Quelle serait, donc, la cause de ce désarroi ?


Pour mieux déchiffrer le sens de l’Histoire contemporaine, les auteurs préfèrent ne pas s’arrêter au moment «mai 1968», comme l’a fait Éric Zemmour dans Le Suicide français, mais de descendre encore plus loin, aux événements de mai-juin 1940 et au traumatisme qu’a pu déclencher dans la mémoire collective du peuple français la «débâcle sans précédent des soldats français face aux troupes allemandes et l’exode, avec ses huit à dix millions de personnes sur leur routes». Ils citent, à l’appui, les mots de l’historien Marc Bloch qui, en juillet 1940, écrivait : «Inutile d’épiloguer sur les événements. Ils dépassent en horreur et en humiliation tout ce qu’on pouvait rêver dans nos pires cauchemars». 


Quelle solution face à ce traumatisme ? – se demandent les deux journalistes. Suffira-t-il de «casser le paradigme, changer d’approche, admettre que la collectivité ne peut ni doit s’occuper de tout, et remettre à chacun la responsabilité» ?
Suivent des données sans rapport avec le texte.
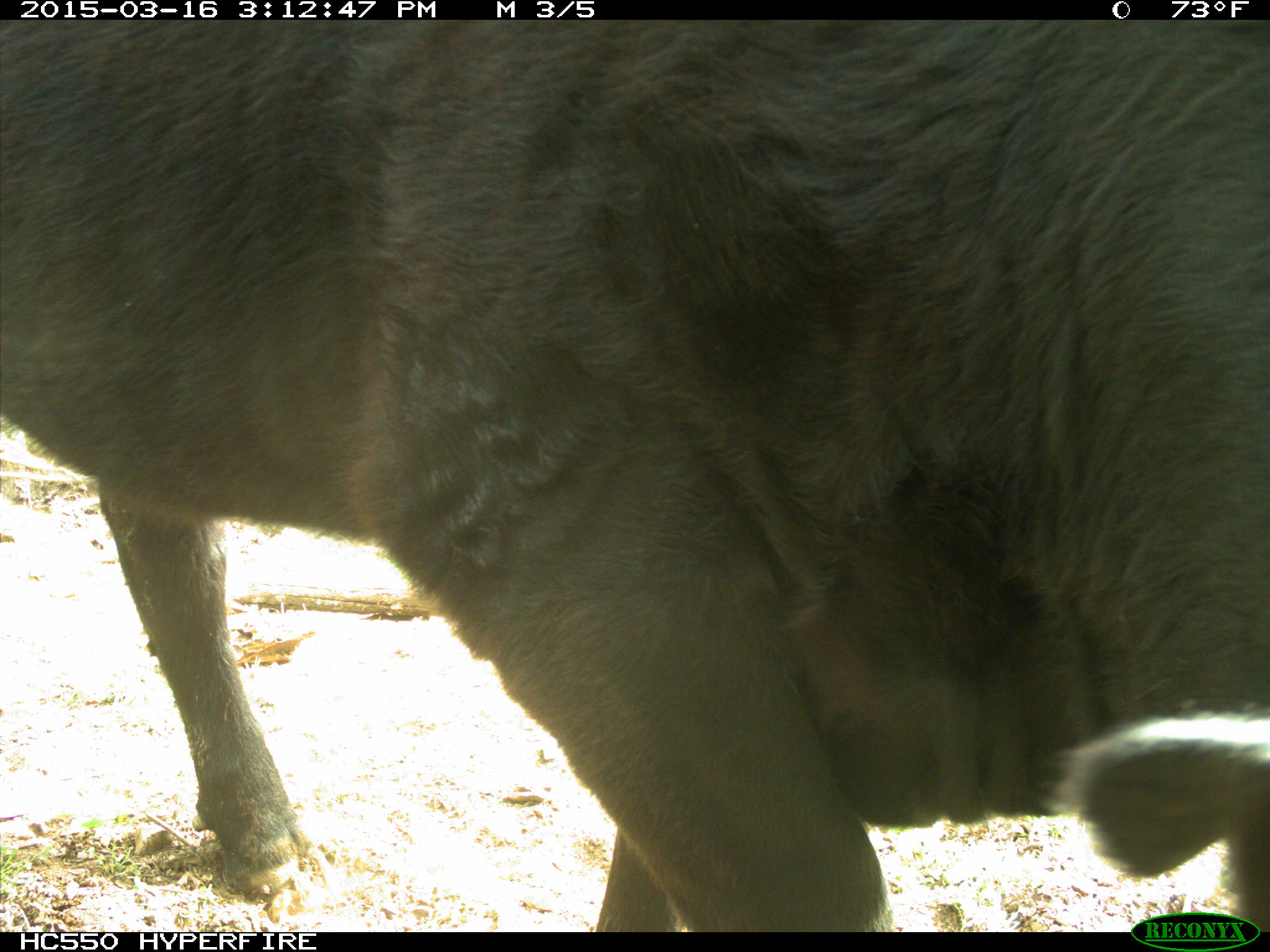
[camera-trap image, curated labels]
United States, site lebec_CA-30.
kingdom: Animalia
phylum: Chordata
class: Mammalia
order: Artiodactyla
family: Bovidae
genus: Bos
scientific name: Bos taurus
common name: domestic cow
Et pourquoi ne pas essayer de penser autrement, pourquoi ne pas donner un autre sens aux engagements à la fois individuels et collectifs, pourquoi, en résumé, ne pas essayer de changer de mentalité et de paradigme ?


À toutes ces questions, le lecteur trouvera des réponses qui mettent en avant une vérité incontestable qui traverse le demi-siècle qui vient de s’écouler, et à laquelle il sera bien obligé, par bon sens, d'y souscrire : «en cinquante ans, les choses ont quelque peu changé !»


Comment aborder ces changements ?


Le livre d’Irène Inchauspé et Claude Leblanc répond clairement, d’une manière vive et passionnante à cette question, d’où l’intérêt et le plaisir d’une lecture qui, à notre avis, ne laissera personne indifférent, mais ouvrira plutôt vers un débat captivant et, par dessus tout,  d'une surprenante actualité.

 

Dan Burcea  

 

Irène Inchauspé et Claude Leblanc, C’est pas ma faute !, Éditions du Cerf, mars 2015, 143 p., 12 euros.